Geometry-Oblivious FMM for Compressing Dense SPD Matrices
This work provides a general-purpose, geometry-oblivious compression method for dense SPD matrices, enabling efficient matrix operations in applications like kernel methods and PDE solvers.
GOFMM compresses dense SPD matrices into hierarchical low-rank approximations, enabling approximate matrix-vector multiplication in O(N log N) or O(N) time with O(N log N) storage and work, without requiring geometric information. It achieves up to 100x speedup over direct multiplication on various architectures.
We present GOFMM (geometry-oblivious FMM), a novel method that creates a hierarchical low-rank approximation, "compression," of an arbitrary dense symmetric positive definite (SPD) matrix.
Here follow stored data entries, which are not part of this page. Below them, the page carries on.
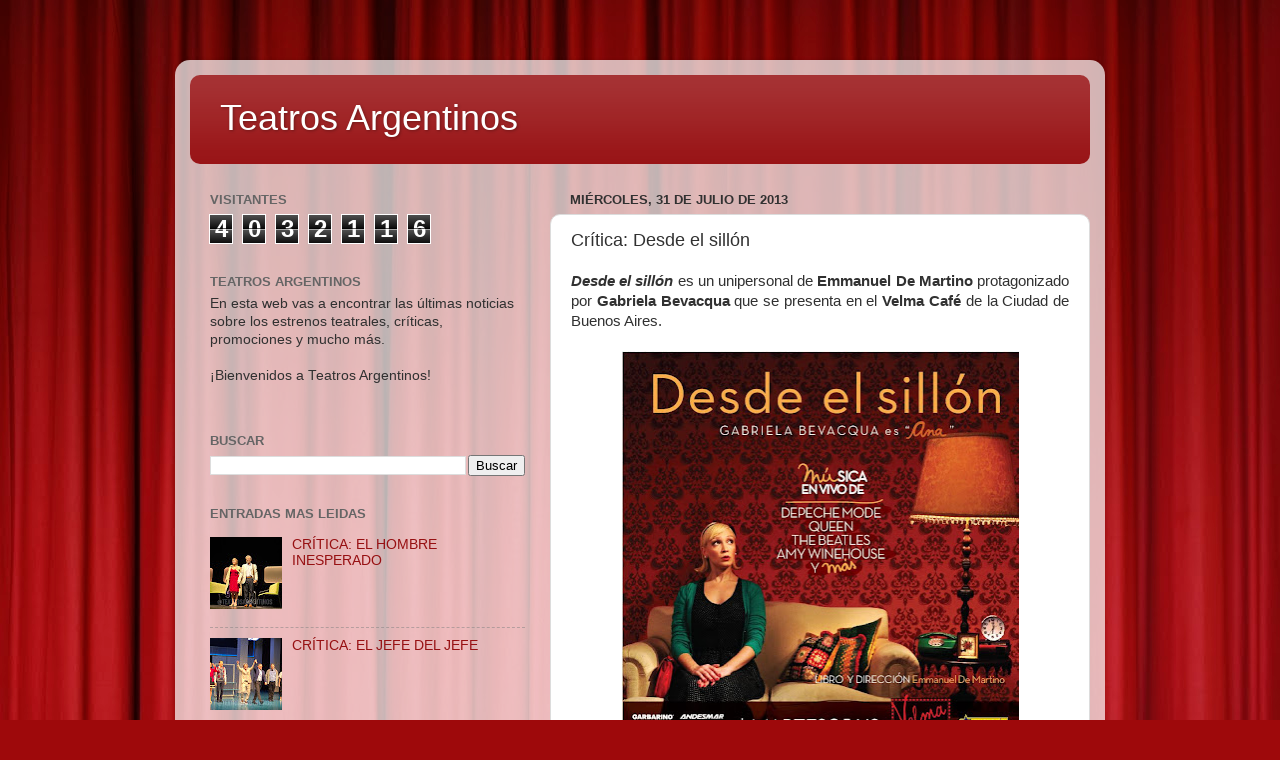

--- FILE ---
content_type: text/html; charset=UTF-8
request_url: https://www.teatrosargentinos.com/b/stats?style=BLACK_TRANSPARENT&timeRange=ALL_TIME&token=APq4FmCeXEBigpjQsO8lqtDTLq7EWLx6Zld4mjCY7djV3d7G_lcl9HCwH-8h5cMKBaPHPlBVTI8UqMrsvlFIK4IWE_GFG_a-rg
body_size: 43
content:
{"total":4032116,"sparklineOptions":{"backgroundColor":{"fillOpacity":0.1,"fill":"#000000"},"series":[{"areaOpacity":0.3,"color":"#202020"}]},"sparklineData":[[0,36],[1,100],[2,96],[3,48],[4,49],[5,47],[6,43],[7,45],[8,42],[9,68],[10,51],[11,65],[12,54],[13,54],[14,44],[15,54],[16,46],[17,62],[18,45],[19,66],[20,66],[21,53],[22,51],[23,66],[24,54],[25,57],[26,54],[27,58],[28,67],[29,65]],"nextTickMs":61016}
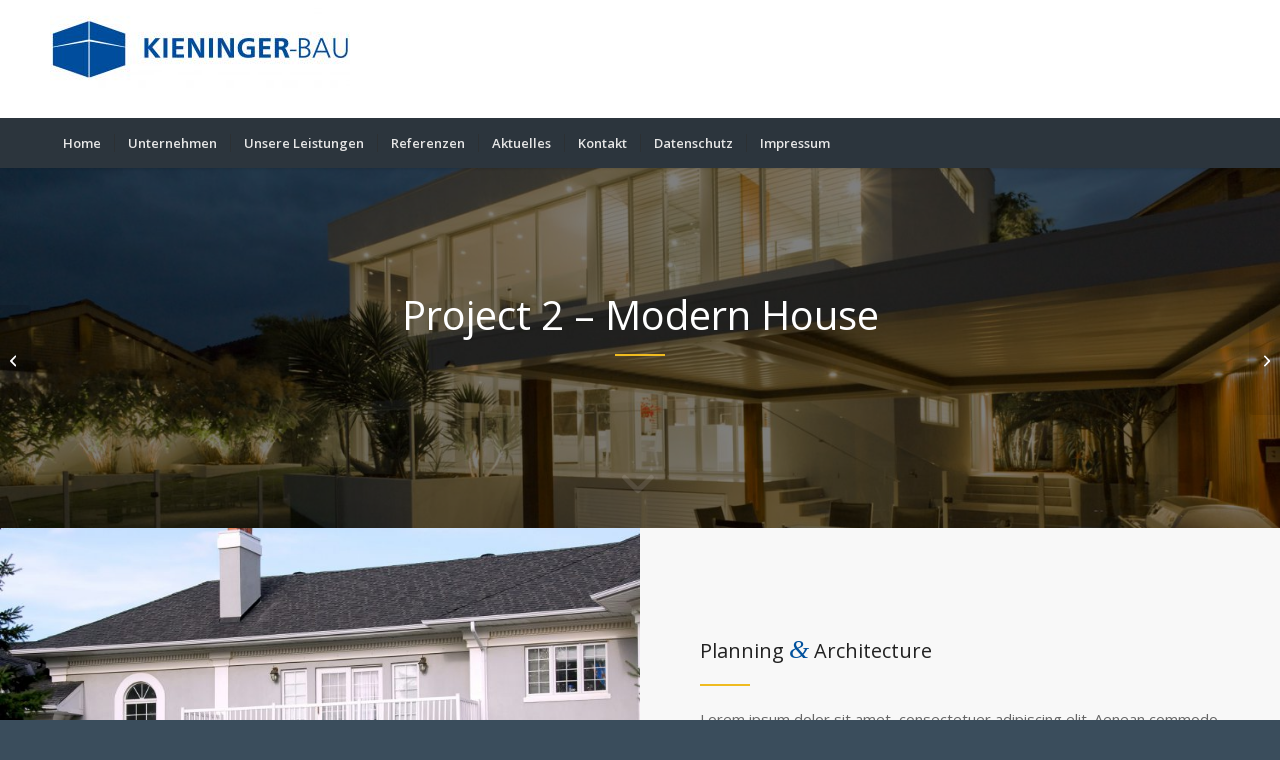

--- FILE ---
content_type: text/css
request_url: https://kieninger-bau.de/wp-content/uploads/dynamic_avia/avia_posts_css/post-103.css?ver=ver-1759331802
body_size: 6845
content:
.avia-section.av-6xqwx3-e57de49f236606a49a7d4a3f477c1dd8 .av-parallax .av-parallax-inner{
background-repeat:no-repeat;
background-image:url(https://kieninger-bau.de/wp-content/uploads/2015/10/superb-backyard-1500x966.jpg);
background-position:50% 50%;
background-attachment:scroll;
}
.avia-section.av-6xqwx3-e57de49f236606a49a7d4a3f477c1dd8 .av-section-color-overlay{
opacity:0.5;
background-color:#000000;
}

.flex_column.av-6nheg7-b6ee450ae57f7434a172772c03922cb0{
border-radius:0px 0px 0px 0px;
padding:0px 0px 0px 0px;
}

#top .av-special-heading.av-6j2g87-c1765972ee80f879f0202ee8778ce5de{
padding-bottom:0;
color:#ffffff;
font-size:40px;
}
body .av-special-heading.av-6j2g87-c1765972ee80f879f0202ee8778ce5de .av-special-heading-tag .heading-char{
font-size:25px;
}
#top #wrap_all .av-special-heading.av-6j2g87-c1765972ee80f879f0202ee8778ce5de .av-special-heading-tag{
font-size:40px;
}
.av-special-heading.av-6j2g87-c1765972ee80f879f0202ee8778ce5de .special-heading-inner-border{
border-color:#ffffff;
}
.av-special-heading.av-6j2g87-c1765972ee80f879f0202ee8778ce5de .av-subheading{
font-size:15px;
}

#top .hr.av-6ciaon-b30fd9f9b4f906b2281287e56120e027{
margin-top:5px;
margin-bottom:35px;
}
.hr.av-6ciaon-b30fd9f9b4f906b2281287e56120e027 .hr-inner{
width:50px;
border-color:#efbb20;
}

.flex_cell.av-lm7if-24236b68c6c89a04c6cca26776d65c5f{
vertical-align:middle;
height:400px;
min-height:400px;
background:url(https://kieninger-bau.de/wp-content/uploads/2015/10/house-mansion-845x684.jpg) 50% 50% no-repeat scroll ;
}
.responsive #top #wrap_all .flex_cell.av-lm7if-24236b68c6c89a04c6cca26776d65c5f{
padding:60px 60px 60px 60px !important;
}

.flex_cell.av-5y644f-4d52efbfba98213ed36bdc3be19b3ef3{
vertical-align:middle;
height:400px;
min-height:400px;
}
.responsive #top #wrap_all .flex_cell.av-5y644f-4d52efbfba98213ed36bdc3be19b3ef3{
padding:60px 60px 60px 60px !important;
}

.flex_column.av-5nji7b-12365be071903b355b653805b67e8ade{
border-radius:0px 0px 0px 0px;
padding:0px 0px 0px 0px;
}

#top .av-special-heading.av-5k33t3-0808a2a820013836f4ebeac888454653{
padding-bottom:0;
}
body .av-special-heading.av-5k33t3-0808a2a820013836f4ebeac888454653 .av-special-heading-tag .heading-char{
font-size:25px;
}
.av-special-heading.av-5k33t3-0808a2a820013836f4ebeac888454653 .av-subheading{
font-size:15px;
}

#top .hr.av-5evipz-ca610f51f715576bf9b729ad432c3aad{
margin-top:10px;
margin-bottom:10px;
}
.hr.av-5evipz-ca610f51f715576bf9b729ad432c3aad .hr-inner{
width:50px;
border-color:#efbb20;
}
For many applications, GOFMM enables an approximate matrix-vector multiplication in $N \log N$ or even $N$ time, where $N$ is the matrix size. Compression requires $N \log N$ storage and work. In general, our scheme belongs to the family of hierarchical matrix approximation methods. In particular, it generalizes the fast multipole method (FMM) to a purely algebraic setting by only requiring the ability to sample matrix entries. Neither geometric information (i.e., point coordinates) nor knowledge of how the matrix entries have been generated is required, thus the term "geometry-oblivious." Also, we introduce a shared-memory parallel scheme for hierarchical matrix computations that reduces synchronization barriers. We present results on the Intel Knights Landing and Haswell architectures, and on the NVIDIA Pascal architecture for a variety of matrices.